The History of Polar Exploration

by Richard Sale

220 p., many illus & maps, $29.95
ISBN: 0-89886-873-4
Seattle:  Mountaineers Books
London: HarperCollins

The literal blizzard of Polar books and reprints in recent years offers the expected tapping of a new interest market in the history and personalities which have made the story of the ends of our earth so attractive to readers.  In fact, the quirks of publishing bring the same book in two titles, equally intriguing:  To the Ends of the Earth in Great Britain and its U S counterpart, Polar Reaches.

Author Richard Sales is a British glaciologist who by his own account has "trekked and traveled all over the world," with an affinity for the Arctic regions.  He also is a mountain climer of some accomplishments, having authored a previuos book On Top of the World, a history of the larger peaks.  Thus Sale is more than the usual "armchair" observer, and his comments may offer greater currency than others.

The book, profusely illustrated with period images, woodcuts, photos and maps as well as contemporary and largely color views of both Polar caps (Sale's apparently huge personal collection of the Arctic and Antarctic result from having become an accomplished photographer during his travels), is "coffee table" 9x11 inch size with a hauntingly beautiful cover photograph on the dust jacket which Sale took in Paradise Bay in the Antarctic.
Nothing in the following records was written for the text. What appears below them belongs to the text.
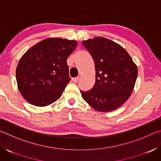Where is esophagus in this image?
I'll return each instance as SVG.
<instances>
[{
	"label": "esophagus",
	"instance_id": "obj_1",
	"mask_svg": "<svg viewBox=\"0 0 161 161\" xmlns=\"http://www.w3.org/2000/svg\"><path fill=\"white\" fill-rule=\"evenodd\" d=\"M78 80H79V77H75V78L72 79V81H73V82H74V83H77L78 81Z\"/></svg>",
	"mask_w": 161,
	"mask_h": 161
}]
</instances>
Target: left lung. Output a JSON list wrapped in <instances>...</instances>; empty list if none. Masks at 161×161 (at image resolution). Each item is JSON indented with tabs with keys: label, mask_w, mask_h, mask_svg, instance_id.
Returning <instances> with one entry per match:
<instances>
[{
	"label": "left lung",
	"mask_w": 161,
	"mask_h": 161,
	"mask_svg": "<svg viewBox=\"0 0 161 161\" xmlns=\"http://www.w3.org/2000/svg\"><path fill=\"white\" fill-rule=\"evenodd\" d=\"M94 62L96 81L83 99L95 110L109 112L129 99L134 89L138 68L129 54L118 43L103 37L83 40Z\"/></svg>",
	"instance_id": "left-lung-1"
}]
</instances>
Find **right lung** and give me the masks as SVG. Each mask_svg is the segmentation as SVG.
<instances>
[{"instance_id":"right-lung-1","label":"right lung","mask_w":161,"mask_h":161,"mask_svg":"<svg viewBox=\"0 0 161 161\" xmlns=\"http://www.w3.org/2000/svg\"><path fill=\"white\" fill-rule=\"evenodd\" d=\"M77 44L76 40L48 37L21 57L16 67V81L27 102L46 107L62 96L70 80L67 59Z\"/></svg>"}]
</instances>
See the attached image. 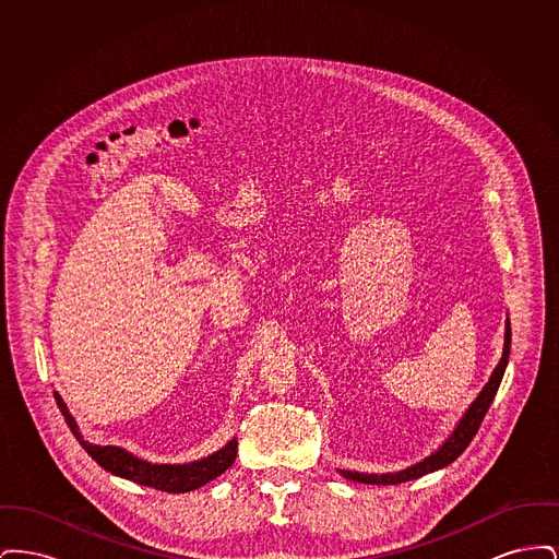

Mosf of his illustrations, in fact, are not the usual "morgue file" selection by an editorial assistant, but with the care and knowledge of one who knows his subject.  These alone are wroth the price of the book, many of them taken after personal search at the Scott Polar Research Institute, the Byrd Polar Research Center, the National Archives, Library of Congress and other repositories.

Sale's narrative is equally impressive, and his style is measured and not given to the passions of many Polar writers.  he gives equal commendation to the Inuit pioneers as well as the European and North Americans who depended upon them to penetrate to the "Big Nail."  From Parry and Franklin to Peary and Cook almost a hundred years later, he gives credit and includes the largely neglected Russian explorers of the eastern Arctic.

Of Cook and Peary he is straight forward, using both of their photos "at the Pole," and saying that "...the truth of the two claims can no longer be ascertained."

He finds that one of the "compelling" arguments for Cook is "...that he did indeed travel a long way out across the (frozen) ocean towards the Pole and so, perhaps, might have made it."  Sale also found that Cook's journey was "more interesting and tougher" than Peary's.

Five pages are devoted to the "Belgica" expedition and Sale is lavish in his praise for Amundson, Cook and the journey itself.  he notes that the Amundson tent, which Scott found at the South Pole, was sewn to Cook's design (from 1898) and that Amundson had used "Cook's snow goggles on his trek."  The "Belgica," he says had the man who was the first to set foot at the South Pole, and arguably the fist to see the North Pole and the man "whose claim to have reached the North Pole...has never been discredited."

A splendid reading experience, a photo and image treasure and worth more than just a place on the coffee table.